- [PROBLEMS TO WORK ON]
1 > Which programs does the RNA design text below name as options a user may install for finer control of pseudoknot prediction with the AntaRNA python script?
2 > In the RNA design text below, what is the largest number of sequences the NUPACK Web server can design concurrently?

- [TEXT SECTION]
###

AntaRNA [44, 45] is a recent program available since 2015, as a Web server at http://rna.informatik.uni-freiburg.de/AntaRNA/. It uses ant colony optimization to allow the design of structures, allowing pseudoknotted structures using hardcoded energy parameters. A sequence constraint can be provided in the IUPAC format. A visualization of the secondary structure with the sequence constraint is dynamically shown. Additionally, a target GC constraint can be set. The parameters of the ant colony algorithm can be modified through advanced options.

Each output sequence, up to a 100, is shown with its MFE structure and its distance from the target GC, target structure and target sequence. A click on a sequence will show a visualization of its secondary structure with the sequence embedded. Testing for Structure (2) while requesting 100 sequences took a few minutes on the Web server. All the results contained all the requested base pairs, a few additional base pairs were sometimes present. A convenient link to download all the sequences in FASTA format with or without their MFE is provided.

The python script requires the Vienna RNA Package and provides the same options as the Web server. For pseudoknots prediction, a finer control is provided requiring the user to have installed one of the programs RNAshapes studio [68] or HotKnots [69] or IPKnot [70]. All the options from the Web server are present and must be given through command line arguments. The script removes the limit of sequences sampled.

NUPACK in detail

NUPACK [35, 36] is a recent program developed in 2011. It is available as a Web server at http://www.nupack.org/design/new. Its objective is to minimize the ensemble defect for a pseudoknot-free structure. Its interface allows the user to specify a target secondary structure as a preference for DNA or RNA. An interesting feature of NUPACK is the ability to define unwanted motif by providing a list of forbidden sequence motifs, in IUPAC format. The Web server allows to choose between two energy models, Turner95 and Mathews99, dangles and setting the temperature. A maximum of 10 sequences can be designed concurrently.

###

- [ENTRIES PROVIDED]
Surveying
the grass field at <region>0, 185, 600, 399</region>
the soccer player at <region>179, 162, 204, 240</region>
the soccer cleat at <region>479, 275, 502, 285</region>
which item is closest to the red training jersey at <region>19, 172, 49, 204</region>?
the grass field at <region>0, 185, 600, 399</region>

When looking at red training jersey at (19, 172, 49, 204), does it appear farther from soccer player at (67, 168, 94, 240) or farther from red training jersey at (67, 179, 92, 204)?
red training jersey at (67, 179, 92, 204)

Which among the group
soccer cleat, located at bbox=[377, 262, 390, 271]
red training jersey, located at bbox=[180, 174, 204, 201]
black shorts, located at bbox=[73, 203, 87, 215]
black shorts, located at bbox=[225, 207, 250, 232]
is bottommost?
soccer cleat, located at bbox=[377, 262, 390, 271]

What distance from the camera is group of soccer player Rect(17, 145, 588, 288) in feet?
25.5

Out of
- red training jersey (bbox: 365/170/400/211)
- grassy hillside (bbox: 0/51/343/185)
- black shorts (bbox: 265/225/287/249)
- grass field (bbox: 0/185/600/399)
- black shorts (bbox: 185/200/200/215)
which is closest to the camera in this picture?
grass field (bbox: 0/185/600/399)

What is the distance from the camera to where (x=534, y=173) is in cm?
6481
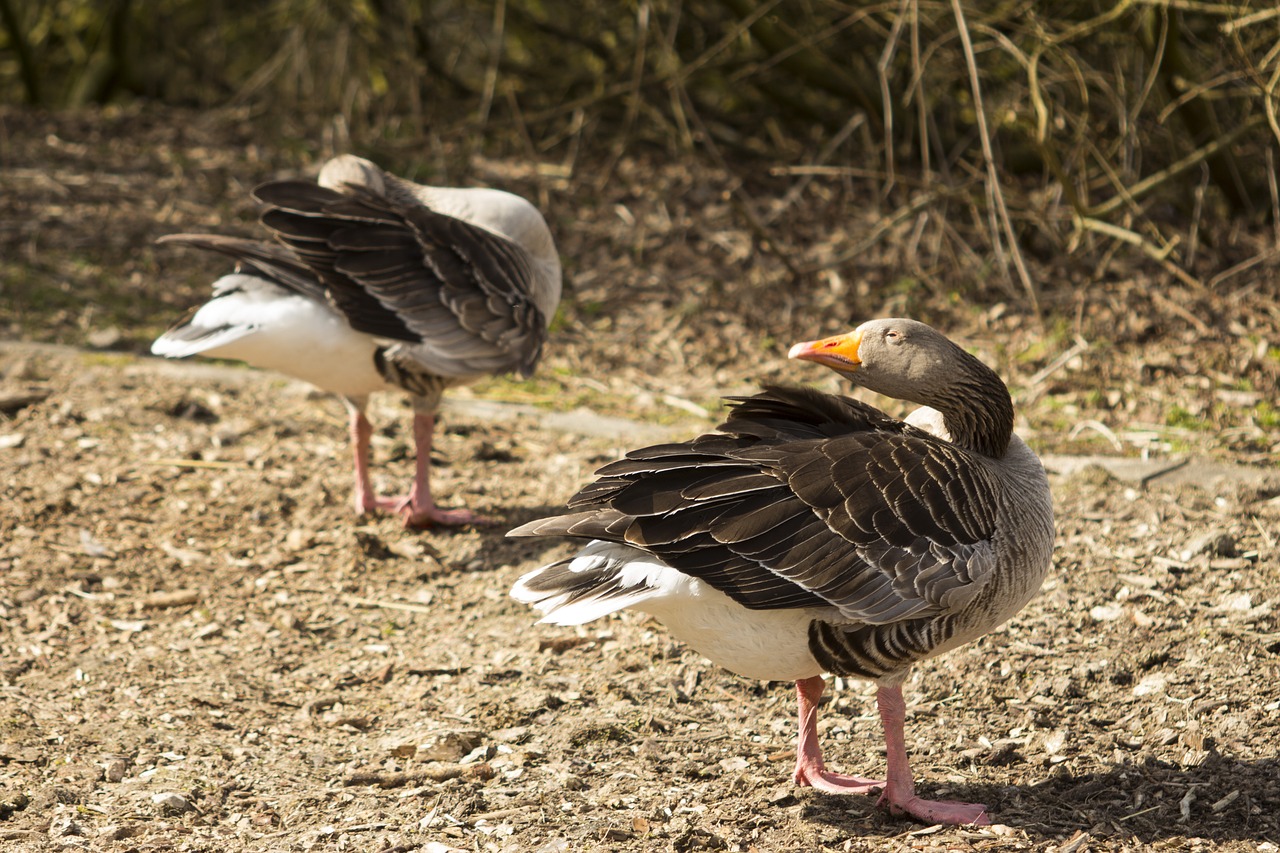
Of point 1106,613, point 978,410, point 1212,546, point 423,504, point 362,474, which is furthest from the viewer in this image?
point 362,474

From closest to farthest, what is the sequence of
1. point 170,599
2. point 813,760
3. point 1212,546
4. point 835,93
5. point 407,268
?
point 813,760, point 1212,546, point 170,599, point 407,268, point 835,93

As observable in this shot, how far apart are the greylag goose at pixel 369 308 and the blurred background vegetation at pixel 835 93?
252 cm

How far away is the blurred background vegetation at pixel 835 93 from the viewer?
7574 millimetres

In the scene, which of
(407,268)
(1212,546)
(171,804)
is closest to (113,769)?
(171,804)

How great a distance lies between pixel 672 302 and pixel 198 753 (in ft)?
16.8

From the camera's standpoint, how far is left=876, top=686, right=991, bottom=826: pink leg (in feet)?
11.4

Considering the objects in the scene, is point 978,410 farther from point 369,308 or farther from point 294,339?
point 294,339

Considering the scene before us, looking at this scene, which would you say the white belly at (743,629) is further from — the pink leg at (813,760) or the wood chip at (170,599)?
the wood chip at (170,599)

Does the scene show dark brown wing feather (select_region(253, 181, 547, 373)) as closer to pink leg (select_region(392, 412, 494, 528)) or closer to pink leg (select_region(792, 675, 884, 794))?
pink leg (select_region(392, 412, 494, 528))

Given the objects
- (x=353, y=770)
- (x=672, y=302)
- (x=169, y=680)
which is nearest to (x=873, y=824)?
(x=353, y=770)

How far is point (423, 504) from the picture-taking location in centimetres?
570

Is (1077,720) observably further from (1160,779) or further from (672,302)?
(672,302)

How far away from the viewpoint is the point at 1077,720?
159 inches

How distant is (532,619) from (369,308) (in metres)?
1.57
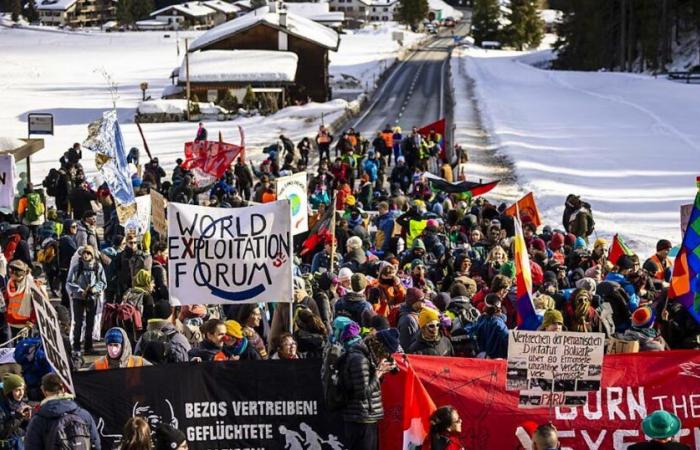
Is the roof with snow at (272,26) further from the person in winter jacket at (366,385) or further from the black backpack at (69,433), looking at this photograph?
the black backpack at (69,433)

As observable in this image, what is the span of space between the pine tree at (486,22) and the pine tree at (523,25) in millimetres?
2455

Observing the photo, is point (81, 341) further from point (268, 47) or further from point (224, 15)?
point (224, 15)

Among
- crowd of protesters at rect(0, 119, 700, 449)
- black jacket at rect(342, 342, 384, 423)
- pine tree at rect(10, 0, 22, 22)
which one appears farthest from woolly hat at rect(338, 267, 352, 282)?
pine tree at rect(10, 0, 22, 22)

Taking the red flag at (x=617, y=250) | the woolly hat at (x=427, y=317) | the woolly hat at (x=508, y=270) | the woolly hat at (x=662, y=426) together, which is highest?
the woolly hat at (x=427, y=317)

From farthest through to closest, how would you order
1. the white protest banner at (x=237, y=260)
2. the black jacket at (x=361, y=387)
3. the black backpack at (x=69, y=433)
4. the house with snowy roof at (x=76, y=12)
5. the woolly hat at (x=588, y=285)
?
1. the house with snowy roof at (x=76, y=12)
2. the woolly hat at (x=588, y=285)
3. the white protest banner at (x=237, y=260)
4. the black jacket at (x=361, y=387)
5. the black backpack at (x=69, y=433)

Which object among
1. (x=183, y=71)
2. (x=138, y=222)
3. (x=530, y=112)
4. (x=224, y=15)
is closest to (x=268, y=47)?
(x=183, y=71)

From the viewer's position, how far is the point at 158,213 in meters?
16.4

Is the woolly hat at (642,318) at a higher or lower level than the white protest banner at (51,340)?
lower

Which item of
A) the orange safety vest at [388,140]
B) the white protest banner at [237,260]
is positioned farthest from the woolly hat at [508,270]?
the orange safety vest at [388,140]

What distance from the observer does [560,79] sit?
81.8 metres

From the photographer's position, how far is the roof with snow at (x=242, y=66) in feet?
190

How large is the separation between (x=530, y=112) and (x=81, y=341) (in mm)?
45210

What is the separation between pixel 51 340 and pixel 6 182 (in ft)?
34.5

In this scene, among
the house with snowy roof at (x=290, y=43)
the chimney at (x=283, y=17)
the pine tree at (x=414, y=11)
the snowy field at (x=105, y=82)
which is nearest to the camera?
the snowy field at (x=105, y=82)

###

- [RESPONSES BY ITEM NUMBER]
1 > RNAshapes studio, HotKnots, IPKnot

2 > 10 sequences